» **TASK REQUIREMENTS**
Exactly as they appear, copy the lines of the listing from the one containing "What is the actual" through the final line, both included, and nothing else.

******************************

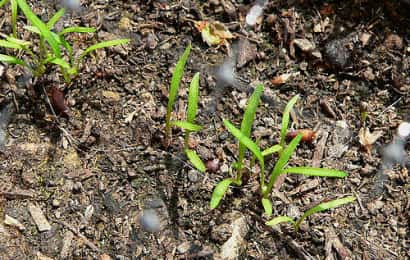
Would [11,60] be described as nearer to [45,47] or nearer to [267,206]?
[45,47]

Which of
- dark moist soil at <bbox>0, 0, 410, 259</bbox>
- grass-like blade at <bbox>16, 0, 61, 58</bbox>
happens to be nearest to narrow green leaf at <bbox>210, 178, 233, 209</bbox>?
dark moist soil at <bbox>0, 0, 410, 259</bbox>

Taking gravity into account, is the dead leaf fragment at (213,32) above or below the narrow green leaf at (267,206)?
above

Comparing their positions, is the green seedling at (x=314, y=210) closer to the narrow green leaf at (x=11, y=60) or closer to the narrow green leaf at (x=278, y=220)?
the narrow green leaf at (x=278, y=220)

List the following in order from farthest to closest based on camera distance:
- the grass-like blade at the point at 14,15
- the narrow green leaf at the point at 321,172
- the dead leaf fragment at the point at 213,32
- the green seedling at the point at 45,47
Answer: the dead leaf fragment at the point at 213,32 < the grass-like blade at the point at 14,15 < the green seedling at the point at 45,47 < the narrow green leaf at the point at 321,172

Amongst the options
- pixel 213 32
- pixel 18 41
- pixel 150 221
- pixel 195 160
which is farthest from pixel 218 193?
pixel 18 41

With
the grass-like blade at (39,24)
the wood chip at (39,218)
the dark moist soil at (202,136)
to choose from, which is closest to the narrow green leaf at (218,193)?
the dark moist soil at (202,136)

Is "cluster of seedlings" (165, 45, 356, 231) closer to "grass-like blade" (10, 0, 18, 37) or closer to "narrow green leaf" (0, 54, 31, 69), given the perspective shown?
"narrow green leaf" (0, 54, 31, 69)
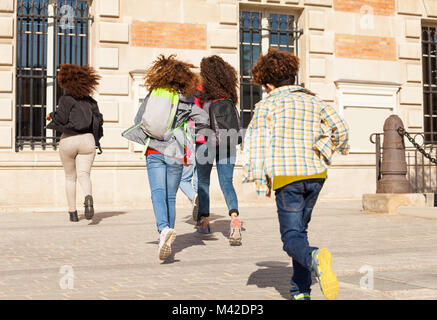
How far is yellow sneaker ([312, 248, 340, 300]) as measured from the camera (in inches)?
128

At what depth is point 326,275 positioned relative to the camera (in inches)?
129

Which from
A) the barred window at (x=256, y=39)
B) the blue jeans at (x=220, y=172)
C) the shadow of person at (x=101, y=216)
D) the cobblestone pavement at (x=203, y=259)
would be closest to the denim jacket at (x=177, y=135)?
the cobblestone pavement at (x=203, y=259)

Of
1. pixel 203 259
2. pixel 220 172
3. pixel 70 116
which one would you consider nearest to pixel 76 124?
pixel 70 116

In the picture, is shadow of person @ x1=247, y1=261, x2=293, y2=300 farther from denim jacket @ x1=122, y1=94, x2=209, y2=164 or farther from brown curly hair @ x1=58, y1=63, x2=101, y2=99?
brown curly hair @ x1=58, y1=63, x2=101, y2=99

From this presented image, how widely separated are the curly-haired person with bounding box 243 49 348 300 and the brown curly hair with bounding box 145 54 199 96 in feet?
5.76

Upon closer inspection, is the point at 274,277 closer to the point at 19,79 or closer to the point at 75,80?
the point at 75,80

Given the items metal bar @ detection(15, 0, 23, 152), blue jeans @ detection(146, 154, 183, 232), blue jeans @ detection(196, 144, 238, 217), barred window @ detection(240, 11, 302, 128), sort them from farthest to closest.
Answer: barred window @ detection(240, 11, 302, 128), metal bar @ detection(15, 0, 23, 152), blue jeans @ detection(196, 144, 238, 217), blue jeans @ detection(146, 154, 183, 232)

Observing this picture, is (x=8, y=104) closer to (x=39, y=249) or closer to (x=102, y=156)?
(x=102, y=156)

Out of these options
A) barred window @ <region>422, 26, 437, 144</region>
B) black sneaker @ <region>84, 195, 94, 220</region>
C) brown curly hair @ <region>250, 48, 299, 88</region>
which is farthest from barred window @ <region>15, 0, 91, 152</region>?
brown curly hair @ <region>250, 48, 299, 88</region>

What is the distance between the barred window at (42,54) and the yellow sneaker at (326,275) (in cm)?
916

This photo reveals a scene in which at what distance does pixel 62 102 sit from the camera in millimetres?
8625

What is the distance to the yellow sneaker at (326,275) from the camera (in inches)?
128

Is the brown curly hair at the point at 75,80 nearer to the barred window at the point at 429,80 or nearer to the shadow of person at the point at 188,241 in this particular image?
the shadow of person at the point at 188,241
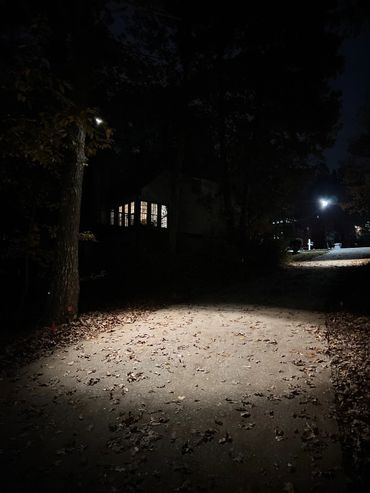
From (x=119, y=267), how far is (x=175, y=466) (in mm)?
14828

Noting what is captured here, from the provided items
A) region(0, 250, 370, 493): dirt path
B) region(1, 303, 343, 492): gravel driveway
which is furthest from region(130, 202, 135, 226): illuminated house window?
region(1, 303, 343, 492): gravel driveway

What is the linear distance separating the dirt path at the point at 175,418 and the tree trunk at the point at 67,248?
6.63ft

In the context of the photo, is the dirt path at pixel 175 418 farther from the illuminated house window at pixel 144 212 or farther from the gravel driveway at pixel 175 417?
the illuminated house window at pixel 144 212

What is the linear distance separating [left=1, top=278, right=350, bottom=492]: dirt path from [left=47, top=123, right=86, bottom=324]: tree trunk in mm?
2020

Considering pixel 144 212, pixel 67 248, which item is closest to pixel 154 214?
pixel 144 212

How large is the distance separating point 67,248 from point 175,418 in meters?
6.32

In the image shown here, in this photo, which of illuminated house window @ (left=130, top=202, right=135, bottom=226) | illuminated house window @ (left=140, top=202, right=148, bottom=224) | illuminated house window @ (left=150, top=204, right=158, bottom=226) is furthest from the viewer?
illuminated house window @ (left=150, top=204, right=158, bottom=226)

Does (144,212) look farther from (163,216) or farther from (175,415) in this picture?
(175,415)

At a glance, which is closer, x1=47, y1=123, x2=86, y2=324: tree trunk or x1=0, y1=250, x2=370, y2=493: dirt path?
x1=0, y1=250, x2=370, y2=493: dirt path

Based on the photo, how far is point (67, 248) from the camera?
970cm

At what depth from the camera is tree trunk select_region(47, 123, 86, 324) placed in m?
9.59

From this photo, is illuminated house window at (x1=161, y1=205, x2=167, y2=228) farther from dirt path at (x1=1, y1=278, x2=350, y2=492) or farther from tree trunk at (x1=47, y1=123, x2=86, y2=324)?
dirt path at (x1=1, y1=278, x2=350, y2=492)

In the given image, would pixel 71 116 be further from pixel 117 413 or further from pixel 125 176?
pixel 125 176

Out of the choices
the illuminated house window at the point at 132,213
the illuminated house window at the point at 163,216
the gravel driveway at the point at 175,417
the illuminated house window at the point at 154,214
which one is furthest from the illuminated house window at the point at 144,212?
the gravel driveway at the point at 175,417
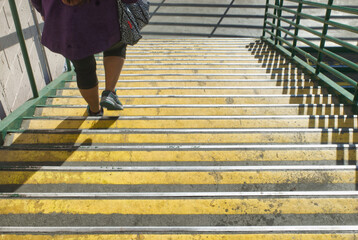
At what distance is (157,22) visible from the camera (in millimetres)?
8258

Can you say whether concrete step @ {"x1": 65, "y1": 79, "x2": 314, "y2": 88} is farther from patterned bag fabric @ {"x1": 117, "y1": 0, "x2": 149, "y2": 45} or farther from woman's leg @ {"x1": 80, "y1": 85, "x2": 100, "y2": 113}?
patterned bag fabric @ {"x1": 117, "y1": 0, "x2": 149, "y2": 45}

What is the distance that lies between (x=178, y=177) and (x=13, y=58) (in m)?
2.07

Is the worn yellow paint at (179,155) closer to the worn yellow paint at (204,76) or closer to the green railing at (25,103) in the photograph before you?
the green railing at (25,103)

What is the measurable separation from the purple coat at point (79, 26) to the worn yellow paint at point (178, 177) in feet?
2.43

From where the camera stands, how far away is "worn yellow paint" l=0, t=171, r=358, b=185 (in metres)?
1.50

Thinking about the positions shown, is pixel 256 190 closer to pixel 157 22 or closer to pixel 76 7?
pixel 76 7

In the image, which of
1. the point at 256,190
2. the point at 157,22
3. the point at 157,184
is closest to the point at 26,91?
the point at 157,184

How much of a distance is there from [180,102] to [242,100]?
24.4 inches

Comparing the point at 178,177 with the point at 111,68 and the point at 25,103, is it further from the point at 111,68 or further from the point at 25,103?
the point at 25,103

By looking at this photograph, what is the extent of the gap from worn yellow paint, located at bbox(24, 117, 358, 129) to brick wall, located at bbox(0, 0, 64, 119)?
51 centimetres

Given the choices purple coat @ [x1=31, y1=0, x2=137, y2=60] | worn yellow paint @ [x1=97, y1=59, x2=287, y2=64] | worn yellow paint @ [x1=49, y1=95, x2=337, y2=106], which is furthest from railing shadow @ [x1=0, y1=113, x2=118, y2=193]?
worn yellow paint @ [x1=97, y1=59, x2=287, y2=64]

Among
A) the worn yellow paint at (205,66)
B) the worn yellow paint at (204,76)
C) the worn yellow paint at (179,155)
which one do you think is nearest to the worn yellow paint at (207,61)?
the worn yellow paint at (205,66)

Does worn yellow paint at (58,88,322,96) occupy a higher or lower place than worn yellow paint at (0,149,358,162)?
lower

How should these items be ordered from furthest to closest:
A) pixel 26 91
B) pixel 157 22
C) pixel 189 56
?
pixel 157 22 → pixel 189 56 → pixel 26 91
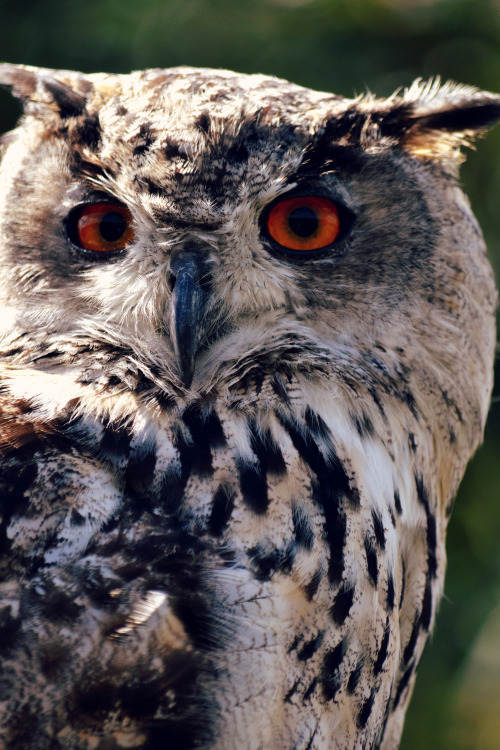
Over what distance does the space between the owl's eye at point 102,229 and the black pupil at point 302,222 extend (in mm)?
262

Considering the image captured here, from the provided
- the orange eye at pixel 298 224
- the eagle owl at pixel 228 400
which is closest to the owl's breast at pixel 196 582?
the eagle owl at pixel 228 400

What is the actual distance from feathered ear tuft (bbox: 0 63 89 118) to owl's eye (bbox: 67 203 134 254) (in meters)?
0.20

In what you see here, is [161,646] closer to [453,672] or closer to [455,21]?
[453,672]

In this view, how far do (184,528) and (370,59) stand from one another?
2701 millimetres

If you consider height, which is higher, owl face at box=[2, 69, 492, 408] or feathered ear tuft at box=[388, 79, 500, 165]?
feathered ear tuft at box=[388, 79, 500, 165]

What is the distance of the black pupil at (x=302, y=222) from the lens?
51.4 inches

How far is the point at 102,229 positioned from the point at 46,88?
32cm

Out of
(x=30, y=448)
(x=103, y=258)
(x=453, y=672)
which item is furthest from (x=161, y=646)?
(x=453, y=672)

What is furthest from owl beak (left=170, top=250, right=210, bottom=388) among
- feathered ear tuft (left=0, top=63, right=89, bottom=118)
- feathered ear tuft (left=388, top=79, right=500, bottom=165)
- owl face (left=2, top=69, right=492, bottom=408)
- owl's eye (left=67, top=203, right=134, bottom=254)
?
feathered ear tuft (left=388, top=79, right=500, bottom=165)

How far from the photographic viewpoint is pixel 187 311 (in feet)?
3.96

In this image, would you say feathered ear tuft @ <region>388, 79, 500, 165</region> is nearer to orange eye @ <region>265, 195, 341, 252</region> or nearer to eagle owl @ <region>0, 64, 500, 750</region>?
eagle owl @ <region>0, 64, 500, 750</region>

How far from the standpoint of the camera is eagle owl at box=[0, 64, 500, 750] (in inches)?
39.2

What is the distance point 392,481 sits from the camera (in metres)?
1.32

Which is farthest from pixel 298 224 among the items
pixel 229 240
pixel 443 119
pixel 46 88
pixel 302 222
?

******************************

» **ANSWER FOR THIS EXERCISE**
What is the actual distance from feathered ear tuft (bbox: 0 63 89 118) to owl's eye (bbox: 67 203 134 254) (in meters)?
0.20

In what you see here, is [161,646] closer to [453,672] or closer to [455,21]?
[453,672]

In this view, how far do (184,528) and (370,59) stand from one another?
2701 millimetres

If you consider height, which is higher, owl face at box=[2, 69, 492, 408] or feathered ear tuft at box=[388, 79, 500, 165]?
feathered ear tuft at box=[388, 79, 500, 165]

What is the distance of the black pupil at (x=302, y=222) from the lens?
51.4 inches

How far is the point at 102,229 positioned from the point at 46,88?
32cm

Out of
(x=30, y=448)
(x=103, y=258)
(x=453, y=672)
which item is furthest from (x=161, y=646)?
(x=453, y=672)

What is furthest from owl beak (left=170, top=250, right=210, bottom=388) among
- feathered ear tuft (left=0, top=63, right=89, bottom=118)
- feathered ear tuft (left=388, top=79, right=500, bottom=165)
- owl face (left=2, top=69, right=492, bottom=408)
- owl's eye (left=67, top=203, right=134, bottom=254)
?
feathered ear tuft (left=388, top=79, right=500, bottom=165)

How far from the photographic viewpoint is pixel 187 311 (in feet)?
3.96

In this image, would you say feathered ear tuft @ <region>388, 79, 500, 165</region> is nearer to orange eye @ <region>265, 195, 341, 252</region> or nearer to eagle owl @ <region>0, 64, 500, 750</region>?
eagle owl @ <region>0, 64, 500, 750</region>

How far from the standpoint of the camera is eagle owl at box=[0, 64, 500, 750] (in inches)?
39.2

What is the distance point 392,481 sits from the camera (in metres)?
1.32

Which is farthest from pixel 298 224 among the items
pixel 229 240
pixel 443 119
pixel 46 88
pixel 302 222
?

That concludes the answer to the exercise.